The thing I want most in the world is to be understood. I want to be completely at peace with myself, and to surround myself with people who love and accept me for whoever I am. I want to be heard and listened to, because I’ve learned that those are completely different things. I don’t want to have to feel ashamed for not believing the things I’m supposed to, and I don’t want to feel like I should hate myself with every mistake. I believe mistakes should be stepping stones, crucial for growth, rather than boulders dragging you down.
But when the people around you are harsher critics to you than even the voice inside your head, it threatens you. It’s hard to be honest with who you are when there are so many people tugging you in a million different directions. How are you supposed to find yourself when you can no longer distinguish the voice in your head from the voices whispering in your ear? It’s hard to decipher which are your own thoughts, or the expectations of others. How are you supposed to grow if you’re so afraid of failing that you don’t even try?

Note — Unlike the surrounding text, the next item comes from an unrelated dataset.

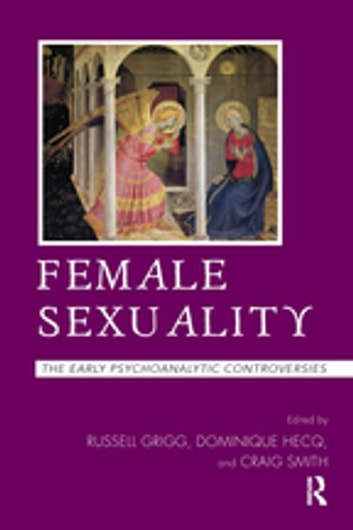 Female Sexuality - The Early Psychoanalytic Controversies ebook by Russell Grigg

There are so many outlines of who I’m supposed to be, that I constantly find myself trying to squish inside of one. I try on different molds, trying to find the one that fits best. But as I’m getting older, I’ve started questioning if there’s a mold that will ever fit. Everyone around me seems to fit in these neat, little boxes but I don’t. And so I started to lie. I lied about the things I like and the things I’ve done. I lied to people I didn’t like and ignored ones I did. I lied so much that soon I couldn’t decipher which stories were true or just figments of my imagination. I didn’t know my true passions, or what were just things that I knew I should like. I grew comfortable with lying, but I also sunk further and further inside myself. But it was easier to lie and make the people around you love you than the alternative. I became the ultimate emotional manipulator. I knew the perfect things to say in every situation to get the person I was speaking with to like me. I perfected the role of the victim. I could make people love me, pity me, or even fear me. I had so many faces that eventually I lost the original.
But I’m getting older now. I’m too old for stories and tall tales. Keeping up with all the lies was excruciatingly draining, and I was tired of going to bed with the thought that nobody in the world really knew who I was. I learned that it was better to be hated for who you are, than loved for being someone you’re not. So slowly I began to take down my walls of lies, and left my heart exposed. It’s the most terrifying thing I’ve ever done. But I’ve learned that the people who love me, will still love me even when I’m not exactly who they want me to be. And though it hurts when someone doesn’t like me for who I am, it’s worth every rejection a thousands times over having somebody love the real you, flaws and all. That I promise you.